* [PROBLEM DESCRIPTION] Write out the lines below as a numbered list, leaving out any blank lines.

* [PROVIDED ENTRIES]

-- Opening Marker --

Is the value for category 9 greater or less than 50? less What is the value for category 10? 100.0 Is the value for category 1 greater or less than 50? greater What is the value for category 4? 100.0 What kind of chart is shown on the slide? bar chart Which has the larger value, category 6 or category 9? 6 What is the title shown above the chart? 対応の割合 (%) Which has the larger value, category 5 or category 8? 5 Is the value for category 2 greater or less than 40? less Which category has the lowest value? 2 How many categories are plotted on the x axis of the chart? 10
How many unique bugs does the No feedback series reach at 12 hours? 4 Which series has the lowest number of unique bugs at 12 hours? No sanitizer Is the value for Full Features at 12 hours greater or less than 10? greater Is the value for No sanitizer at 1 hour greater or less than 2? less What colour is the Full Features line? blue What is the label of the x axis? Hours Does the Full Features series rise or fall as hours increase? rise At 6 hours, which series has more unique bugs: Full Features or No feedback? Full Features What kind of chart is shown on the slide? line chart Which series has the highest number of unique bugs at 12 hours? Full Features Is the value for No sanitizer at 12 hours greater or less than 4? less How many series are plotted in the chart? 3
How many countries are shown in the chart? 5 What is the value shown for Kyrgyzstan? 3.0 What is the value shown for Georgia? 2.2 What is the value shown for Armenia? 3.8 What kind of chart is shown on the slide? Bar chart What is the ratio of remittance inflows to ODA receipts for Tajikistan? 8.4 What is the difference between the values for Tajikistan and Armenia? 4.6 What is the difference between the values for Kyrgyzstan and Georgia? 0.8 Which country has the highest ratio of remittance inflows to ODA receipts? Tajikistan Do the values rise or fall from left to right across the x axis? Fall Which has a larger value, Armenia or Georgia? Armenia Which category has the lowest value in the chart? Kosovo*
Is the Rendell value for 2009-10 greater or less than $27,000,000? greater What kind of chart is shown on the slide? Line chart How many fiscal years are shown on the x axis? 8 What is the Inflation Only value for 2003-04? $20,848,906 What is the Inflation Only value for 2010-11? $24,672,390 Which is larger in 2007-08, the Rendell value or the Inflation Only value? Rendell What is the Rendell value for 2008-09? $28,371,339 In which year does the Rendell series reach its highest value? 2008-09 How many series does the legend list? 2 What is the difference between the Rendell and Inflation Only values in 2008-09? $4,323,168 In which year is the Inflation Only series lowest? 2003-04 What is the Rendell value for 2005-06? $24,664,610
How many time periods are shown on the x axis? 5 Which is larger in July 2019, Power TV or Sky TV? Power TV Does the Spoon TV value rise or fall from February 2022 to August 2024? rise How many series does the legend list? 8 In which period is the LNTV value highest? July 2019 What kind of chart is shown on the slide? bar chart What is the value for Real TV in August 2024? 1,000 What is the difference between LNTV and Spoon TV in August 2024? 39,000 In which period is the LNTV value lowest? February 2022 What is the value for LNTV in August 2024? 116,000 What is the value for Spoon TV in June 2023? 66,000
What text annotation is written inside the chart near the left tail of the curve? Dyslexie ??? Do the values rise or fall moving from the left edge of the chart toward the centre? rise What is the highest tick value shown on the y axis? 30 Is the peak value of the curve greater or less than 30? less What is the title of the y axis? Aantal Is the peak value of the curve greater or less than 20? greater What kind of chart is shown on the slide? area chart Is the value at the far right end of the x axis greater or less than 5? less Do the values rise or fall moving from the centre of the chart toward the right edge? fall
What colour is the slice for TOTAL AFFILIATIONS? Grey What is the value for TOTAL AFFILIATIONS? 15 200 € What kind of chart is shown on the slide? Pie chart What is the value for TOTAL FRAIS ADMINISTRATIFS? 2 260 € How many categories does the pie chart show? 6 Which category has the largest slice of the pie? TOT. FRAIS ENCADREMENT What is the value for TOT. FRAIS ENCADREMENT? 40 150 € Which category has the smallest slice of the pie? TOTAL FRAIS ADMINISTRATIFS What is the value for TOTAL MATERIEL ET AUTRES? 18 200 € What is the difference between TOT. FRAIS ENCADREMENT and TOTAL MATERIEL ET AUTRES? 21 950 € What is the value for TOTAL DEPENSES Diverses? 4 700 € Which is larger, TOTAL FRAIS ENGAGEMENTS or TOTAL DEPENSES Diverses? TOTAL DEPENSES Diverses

-- Closing Marker --

* [REPLY]
1. Is the value for category 9 greater or less than 50? less What is the value for category 10? 100.0 Is the value for category 1 greater or less than 50? greater What is the value for category 4? 100.0 What kind of chart is shown on the slide? bar chart Which has the larger value, category 6 or category 9? 6 What is the title shown above the chart? 対応の割合 (%) Which has the larger value, category 5 or category 8? 5 Is the value for category 2 greater or less than 40? less Which category has the lowest value? 2 How many categories are plotted on the x axis of the chart? 10
2. How many unique bugs does the No feedback series reach at 12 hours? 4 Which series has the lowest number of unique bugs at 12 hours? No sanitizer Is the value for Full Features at 12 hours greater or less than 10? greater Is the value for No sanitizer at 1 hour greater or less than 2? less What colour is the Full Features line? blue What is the label of the x axis? Hours Does the Full Features series rise or fall as hours increase? rise At 6 hours, which series has more unique bugs: Full Features or No feedback? Full Features What kind of chart is shown on the slide? line chart Which series has the highest number of unique bugs at 12 hours? Full Features Is the value for No sanitizer at 12 hours greater or less than 4? less How many series are plotted in the chart? 3
3. How many countries are shown in the chart? 5 What is the value shown for Kyrgyzstan? 3.0 What is the value shown for Georgia? 2.2 What is the value shown for Armenia? 3.8 What kind of chart is shown on the slide? Bar chart What is the ratio of remittance inflows to ODA receipts for Tajikistan? 8.4 What is the difference between the values for Tajikistan and Armenia? 4.6 What is the difference between the values for Kyrgyzstan and Georgia? 0.8 Which country has the highest ratio of remittance inflows to ODA receipts? Tajikistan Do the values rise or fall from left to right across the x axis? Fall Which has a larger value, Armenia or Georgia? Armenia Which category has the lowest value in the chart? Kosovo*
4. Is the Rendell value for 2009-10 greater or less than $27,000,000? greater What kind of chart is shown on the slide? Line chart How many fiscal years are shown on the x axis? 8 What is the Inflation Only value for 2003-04? $20,848,906 What is the Inflation Only value for 2010-11? $24,672,390 Which is larger in 2007-08, the Rendell value or the Inflation Only value? Rendell What is the Rendell value for 2008-09? $28,371,339 In which year does the Rendell series reach its highest value? 2008-09 How many series does the legend list? 2 What is the difference between the Rendell and Inflation Only values in 2008-09? $4,323,168 In which year is the Inflation Only series lowest? 2003-04 What is the Rendell value for 2005-06? $24,664,610
5. How many time periods are shown on the x axis? 5 Which is larger in July 2019, Power TV or Sky TV? Power TV Does the Spoon TV value rise or fall from February 2022 to August 2024? rise How many series does the legend list? 8 In which period is the LNTV value highest? July 2019 What kind of chart is shown on the slide? bar chart What is the value for Real TV in August 2024? 1,000 What is the difference between LNTV and Spoon TV in August 2024? 39,000 In which period is the LNTV value lowest? February 2022 What is the value for LNTV in August 2024? 116,000 What is the value for Spoon TV in June 2023? 66,000
6. What text annotation is written inside the chart near the left tail of the curve? Dyslexie ??? Do the values rise or fall moving from the left edge of the chart toward the centre? rise What is the highest tick value shown on the y axis? 30 Is the peak value of the curve greater or less than 30? less What is the title of the y axis? Aantal Is the peak value of the curve greater or less than 20? greater What kind of chart is shown on the slide? area chart Is the value at the far right end of the x axis greater or less than 5? less Do the values rise or fall moving from the centre of the chart toward the right edge? fall
7. What colour is the slice for TOTAL AFFILIATIONS? Grey What is the value for TOTAL AFFILIATIONS? 15 200 € What kind of chart is shown on the slide? Pie chart What is the value for TOTAL FRAIS ADMINISTRATIFS? 2 260 € How many categories does the pie chart show? 6 Which category has the largest slice of the pie? TOT. FRAIS ENCADREMENT What is the value for TOT. FRAIS ENCADREMENT? 40 150 € Which category has the smallest slice of the pie? TOTAL FRAIS ADMINISTRATIFS What is the value for TOTAL MATERIEL ET AUTRES? 18 200 € What is the difference between TOT. FRAIS ENCADREMENT and TOTAL MATERIEL ET AUTRES? 21 950 € What is the value for TOTAL DEPENSES Diverses? 4 700 € Which is larger, TOTAL FRAIS ENGAGEMENTS or TOTAL DEPENSES Diverses? TOTAL DEPENSES Diverses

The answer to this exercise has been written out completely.